UB: Nicht auskennen, aber einigermaßen informiert bleiben. Wir Eltern müssen begreifen, dass die
Erziehungspflicht nicht am Rande der Realität aufhört, sondern auch in der Virtualität besteht. Ein Profil im Internet ist ein weltöffentlicher Auftritt und daher müssen Eltern bei Minderjährigen Kenntnis von der Art ihres Profils haben. Es handelt sich hier nicht um die Privatsphäre des Kindes.
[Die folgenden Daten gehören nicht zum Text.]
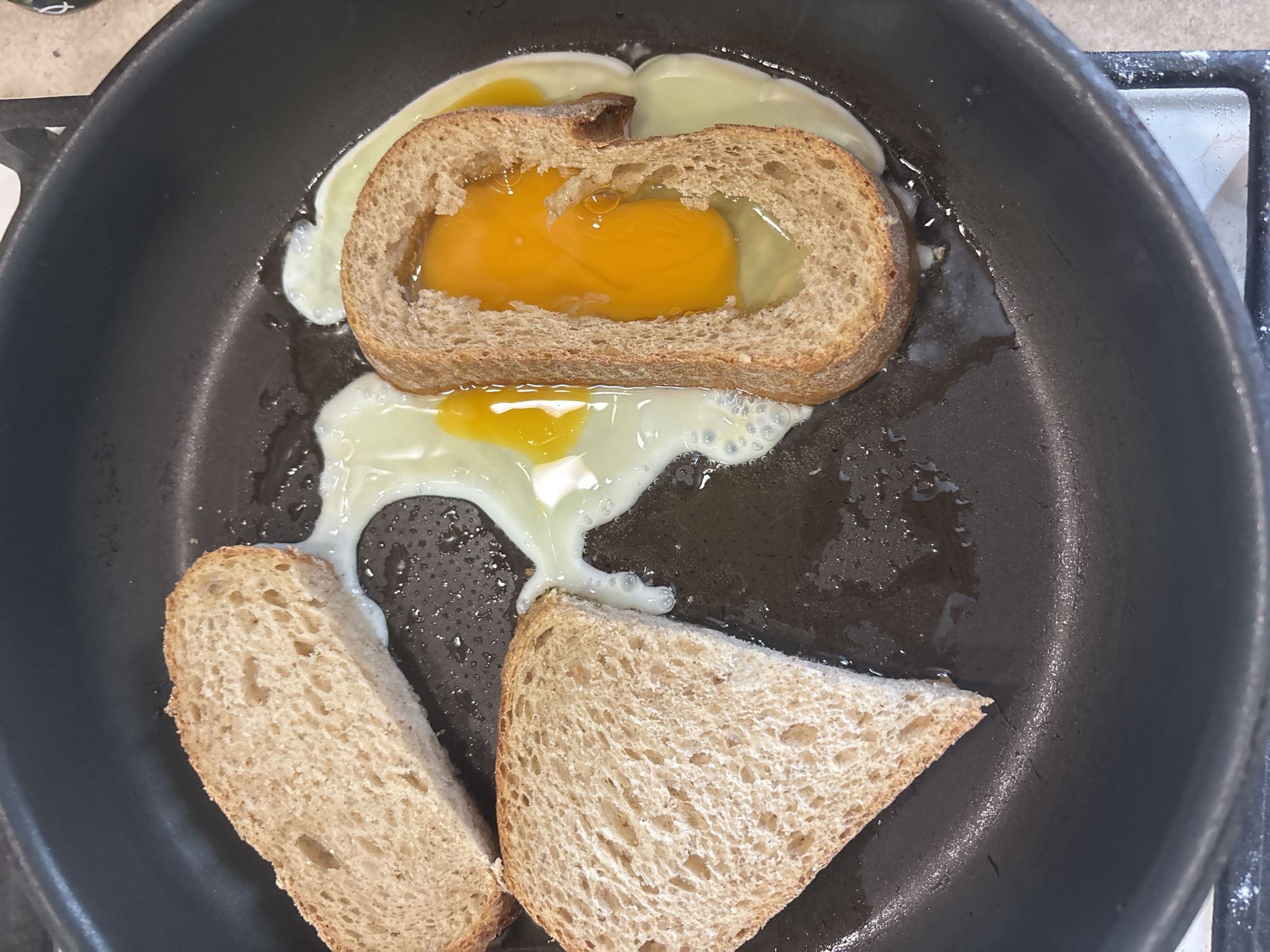 An overhead shot shows two slices of bread and one slice of bread with a hole cut out of it, all in various stages of cooking in a black frying pan. The slice with the hole has a raw egg yolk in its center, surrounded by its white. The other two slices are partially submerged in the egg white. The scene is a kitchen, likely in Bila Tserkva, Ukraine, where someone is preparing a breakfast dish.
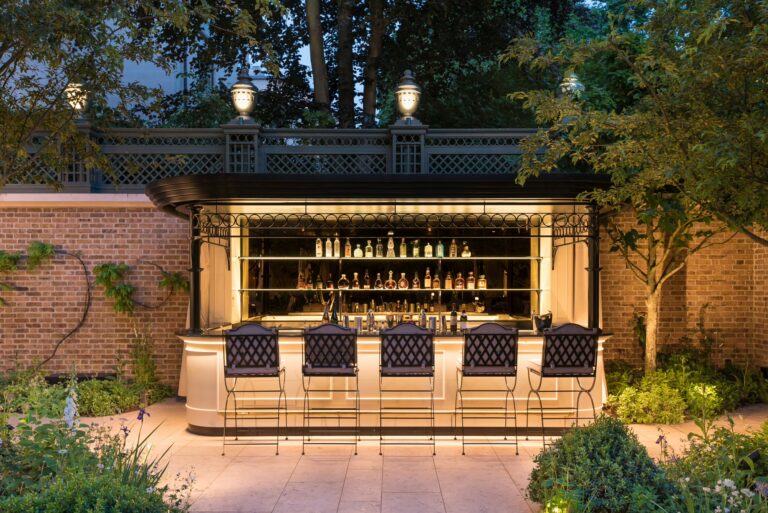 The Secret Garden bar lit at dusk, with stools in front of a bottle-lined counter, The Ritz London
NL: Was ist mit einem eigenen Rechner?
UB
: Ja, ein super Geschenk für den 18. Geburtstag. Da kann man dann auch sagen: Du bist groß,
gehe hinaus in die weite Welt...
NL: … im wahrsten Sinne des Wortes: Geh ins World Wide Web. Vielen Dank für das Gespräch, Herr Buermann!
 
Das Interview moderierte Ulrike Keyhani.
 
Weitere Infos unter:
www.ipsum-institut.de
www.netzdurchblick.de/medienkompetenz.html
„Check dein Profil, bevor es andere tun“
 
Eure Gedanken, Meinungen und Erfahrungen veröffentlichen wir gerne im nächsten Newsletter, namentlich oder anonym, wenn gewünscht. news@waldorf-bergedorf.de
 
Wie Personalchefs nach dem virtuellen Leben eines Bewerbers suchen:
  • 1. Schritt: Eingabe des vollen Namens einer bestimmten Person bei www.123people.de.
  • 2. Schritt: Eingabe aller bekannten Email-Adressen der Person in Google (hierzu gehört die in der Bewerbung angegebene Emailadresse genauso wie all jene, die bei 123people gefunden wurden)
  • 3. Schritt: Wenn bei Schritt 2 "Nicknames" gefunden werden, Eingabe der Nicknames bei Google. Gegebenenfalls kommt die gezielte Suche bei SchülerVZ und StudiVZ hinzu, dies setzt eine Mitgliedschaft voraus.